Сиди теперь и разбирайся кто ты,
Чтобы не стыдно было умереть.
Дарья Ильгова
На просторах нашей необъятной родины есть настолько суровые регионы, что три сезона года: весна, лето и осень, укладываются порой в один, максимум в два месяца.
Там шутят, если их кто-либо спрашивает, какое нынче было лето, что их в этот день там не было.
Нечто подобное происходит зачастую с любовью: ждёшь её, грезишь, включая на всю мощь впечатлительное до потери пульса воображение; разукрашиваешь в мечтах и грёзах причудливым весенним разноцветьем, а она выставит напоказ на краткий миг витрину с соблазнами и принимается играть с тобой в прятки.
Беда в том, что эта капризная дама правила игры на ходу меняет.
Была ли то и вправду любовь или померещилось?
Кто знает!
Зато, какая обильная пища для возбуждённого любопытством и чрезмерными ожиданиями воображения.
Некоторые, прожив в состоянии кратковременного любовного обморока неделю или месяц, впоследствии пишут романы с продолжением десятками толстенных томов, скрупулёзно структурируя эмоции и чувства по принципу складского учёта.
Авторы в мельчайших подробностях с завидной тщательностью и конкретной детализацией регистрируют глубину и яркость волнения, стилизацию орнаментов из душевных томлений и сладости райских мук.
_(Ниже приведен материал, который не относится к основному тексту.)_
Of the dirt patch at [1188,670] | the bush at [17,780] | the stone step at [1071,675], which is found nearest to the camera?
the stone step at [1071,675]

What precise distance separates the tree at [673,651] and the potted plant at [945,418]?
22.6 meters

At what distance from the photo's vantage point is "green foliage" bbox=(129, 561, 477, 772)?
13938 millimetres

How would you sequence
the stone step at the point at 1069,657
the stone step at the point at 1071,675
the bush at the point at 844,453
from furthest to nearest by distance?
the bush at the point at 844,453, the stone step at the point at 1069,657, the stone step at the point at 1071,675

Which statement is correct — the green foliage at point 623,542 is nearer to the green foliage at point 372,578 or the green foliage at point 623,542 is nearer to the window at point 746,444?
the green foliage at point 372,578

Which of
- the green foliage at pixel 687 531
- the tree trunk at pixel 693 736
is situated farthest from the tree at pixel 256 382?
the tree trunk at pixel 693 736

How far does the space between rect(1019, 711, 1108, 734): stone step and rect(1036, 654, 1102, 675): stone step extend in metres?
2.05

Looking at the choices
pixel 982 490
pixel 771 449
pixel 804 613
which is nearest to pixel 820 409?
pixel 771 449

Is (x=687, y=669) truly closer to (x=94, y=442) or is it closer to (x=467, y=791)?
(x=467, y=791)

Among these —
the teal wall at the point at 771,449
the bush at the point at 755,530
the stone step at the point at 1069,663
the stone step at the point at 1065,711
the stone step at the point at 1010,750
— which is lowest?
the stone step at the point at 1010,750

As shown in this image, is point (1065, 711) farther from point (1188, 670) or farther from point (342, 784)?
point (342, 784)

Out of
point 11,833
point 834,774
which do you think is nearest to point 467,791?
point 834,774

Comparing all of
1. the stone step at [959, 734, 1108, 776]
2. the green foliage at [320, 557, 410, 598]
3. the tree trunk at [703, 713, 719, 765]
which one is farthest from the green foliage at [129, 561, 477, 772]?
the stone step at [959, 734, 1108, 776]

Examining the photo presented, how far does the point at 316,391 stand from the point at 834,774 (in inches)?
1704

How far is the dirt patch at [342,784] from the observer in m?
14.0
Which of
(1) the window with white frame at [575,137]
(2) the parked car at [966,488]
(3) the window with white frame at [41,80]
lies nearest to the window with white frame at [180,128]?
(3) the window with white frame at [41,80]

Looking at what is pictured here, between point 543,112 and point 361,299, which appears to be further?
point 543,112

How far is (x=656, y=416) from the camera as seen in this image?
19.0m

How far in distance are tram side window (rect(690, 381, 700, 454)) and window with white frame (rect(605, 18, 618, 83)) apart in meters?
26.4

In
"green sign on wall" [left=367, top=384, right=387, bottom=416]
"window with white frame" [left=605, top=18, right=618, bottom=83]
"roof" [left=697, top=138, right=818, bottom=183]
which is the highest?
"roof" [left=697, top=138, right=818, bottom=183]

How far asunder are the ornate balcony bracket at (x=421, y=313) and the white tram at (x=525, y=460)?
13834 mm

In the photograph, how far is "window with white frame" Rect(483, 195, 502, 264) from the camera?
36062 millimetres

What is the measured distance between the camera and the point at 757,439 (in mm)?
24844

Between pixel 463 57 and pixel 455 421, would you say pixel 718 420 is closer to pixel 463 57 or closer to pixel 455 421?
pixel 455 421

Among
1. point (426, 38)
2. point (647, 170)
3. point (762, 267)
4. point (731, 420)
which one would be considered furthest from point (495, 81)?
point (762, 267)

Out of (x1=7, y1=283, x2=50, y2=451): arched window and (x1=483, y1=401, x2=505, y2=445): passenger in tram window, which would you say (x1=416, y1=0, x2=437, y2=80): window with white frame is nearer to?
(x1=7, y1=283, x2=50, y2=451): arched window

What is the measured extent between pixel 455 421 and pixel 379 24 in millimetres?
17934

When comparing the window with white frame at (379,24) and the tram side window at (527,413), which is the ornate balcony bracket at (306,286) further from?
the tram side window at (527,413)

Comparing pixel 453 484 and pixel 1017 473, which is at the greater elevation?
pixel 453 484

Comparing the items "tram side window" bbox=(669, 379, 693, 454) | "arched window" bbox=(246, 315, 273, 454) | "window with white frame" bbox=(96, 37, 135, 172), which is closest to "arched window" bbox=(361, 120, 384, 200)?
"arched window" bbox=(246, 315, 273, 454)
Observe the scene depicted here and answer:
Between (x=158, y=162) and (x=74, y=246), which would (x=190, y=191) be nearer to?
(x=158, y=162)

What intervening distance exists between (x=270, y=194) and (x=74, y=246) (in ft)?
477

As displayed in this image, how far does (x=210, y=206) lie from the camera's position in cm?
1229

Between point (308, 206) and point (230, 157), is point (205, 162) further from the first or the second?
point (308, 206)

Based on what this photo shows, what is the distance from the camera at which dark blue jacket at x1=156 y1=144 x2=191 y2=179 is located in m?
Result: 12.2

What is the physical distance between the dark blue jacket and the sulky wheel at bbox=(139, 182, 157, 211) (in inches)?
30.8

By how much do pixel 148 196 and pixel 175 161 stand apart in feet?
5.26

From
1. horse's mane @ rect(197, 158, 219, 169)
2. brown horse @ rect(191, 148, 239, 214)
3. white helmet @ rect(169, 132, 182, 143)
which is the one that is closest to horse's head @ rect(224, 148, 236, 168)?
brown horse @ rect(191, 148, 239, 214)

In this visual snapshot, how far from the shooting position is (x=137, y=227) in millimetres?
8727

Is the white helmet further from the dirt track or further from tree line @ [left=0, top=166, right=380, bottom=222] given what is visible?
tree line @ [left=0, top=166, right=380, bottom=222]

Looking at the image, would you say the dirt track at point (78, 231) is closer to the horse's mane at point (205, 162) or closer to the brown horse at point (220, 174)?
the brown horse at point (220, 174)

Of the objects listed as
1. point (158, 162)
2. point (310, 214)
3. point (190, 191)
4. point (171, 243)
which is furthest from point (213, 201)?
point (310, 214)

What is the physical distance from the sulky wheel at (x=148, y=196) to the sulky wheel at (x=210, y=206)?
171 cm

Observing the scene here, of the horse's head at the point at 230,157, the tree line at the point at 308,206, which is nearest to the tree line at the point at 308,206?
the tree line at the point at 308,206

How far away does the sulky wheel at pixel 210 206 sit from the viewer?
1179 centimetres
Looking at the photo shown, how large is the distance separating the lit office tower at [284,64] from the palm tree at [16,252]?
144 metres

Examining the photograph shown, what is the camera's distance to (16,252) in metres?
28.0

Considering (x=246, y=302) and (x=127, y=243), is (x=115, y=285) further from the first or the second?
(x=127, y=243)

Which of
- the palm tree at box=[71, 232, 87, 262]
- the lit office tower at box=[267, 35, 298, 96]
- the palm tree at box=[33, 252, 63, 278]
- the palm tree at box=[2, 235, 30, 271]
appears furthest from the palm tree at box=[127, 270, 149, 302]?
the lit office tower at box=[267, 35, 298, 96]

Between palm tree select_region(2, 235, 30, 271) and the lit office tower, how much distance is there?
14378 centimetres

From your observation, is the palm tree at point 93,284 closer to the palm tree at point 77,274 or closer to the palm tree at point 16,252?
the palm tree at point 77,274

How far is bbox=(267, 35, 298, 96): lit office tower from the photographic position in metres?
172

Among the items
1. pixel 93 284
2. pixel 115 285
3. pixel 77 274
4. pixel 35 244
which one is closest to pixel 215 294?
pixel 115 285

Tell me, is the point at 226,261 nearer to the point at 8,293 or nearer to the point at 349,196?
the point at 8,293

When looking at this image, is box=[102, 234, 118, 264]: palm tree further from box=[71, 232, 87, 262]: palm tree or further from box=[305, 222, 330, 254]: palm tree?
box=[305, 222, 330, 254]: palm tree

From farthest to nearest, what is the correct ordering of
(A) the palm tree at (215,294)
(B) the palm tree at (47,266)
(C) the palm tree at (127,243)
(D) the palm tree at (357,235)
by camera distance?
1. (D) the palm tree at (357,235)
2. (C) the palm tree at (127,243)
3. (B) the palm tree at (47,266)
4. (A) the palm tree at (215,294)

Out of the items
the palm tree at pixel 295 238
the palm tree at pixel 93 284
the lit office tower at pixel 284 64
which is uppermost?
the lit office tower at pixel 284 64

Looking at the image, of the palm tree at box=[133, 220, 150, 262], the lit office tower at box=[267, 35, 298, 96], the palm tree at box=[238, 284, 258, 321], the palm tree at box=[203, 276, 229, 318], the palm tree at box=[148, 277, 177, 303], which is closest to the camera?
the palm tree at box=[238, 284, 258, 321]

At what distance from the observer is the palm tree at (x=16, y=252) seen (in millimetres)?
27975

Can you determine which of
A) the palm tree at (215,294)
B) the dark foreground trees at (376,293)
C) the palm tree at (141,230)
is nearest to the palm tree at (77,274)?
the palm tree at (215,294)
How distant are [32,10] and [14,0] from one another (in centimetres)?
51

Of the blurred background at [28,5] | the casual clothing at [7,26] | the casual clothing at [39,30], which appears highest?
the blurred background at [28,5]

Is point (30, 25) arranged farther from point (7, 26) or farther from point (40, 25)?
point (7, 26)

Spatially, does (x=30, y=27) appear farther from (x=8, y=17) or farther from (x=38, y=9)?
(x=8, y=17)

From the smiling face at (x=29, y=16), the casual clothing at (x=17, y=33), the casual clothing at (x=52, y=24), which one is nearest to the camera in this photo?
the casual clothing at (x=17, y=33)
Особенно ценная информация – анатомические особенности рельефа местности сокровищниц скромности, тончайшие гаммы сокрытых от глаз постороннего физиологических процессов.
Создаётся впечатление, словно сгорая в горниле страсти, не выпускали влюблённые археологи из рук дневников исследователя, где регистрировали каждый нюанс интимных ощущений и сентиментальных переживаний, дабы запечатлеть портреты любви навечно.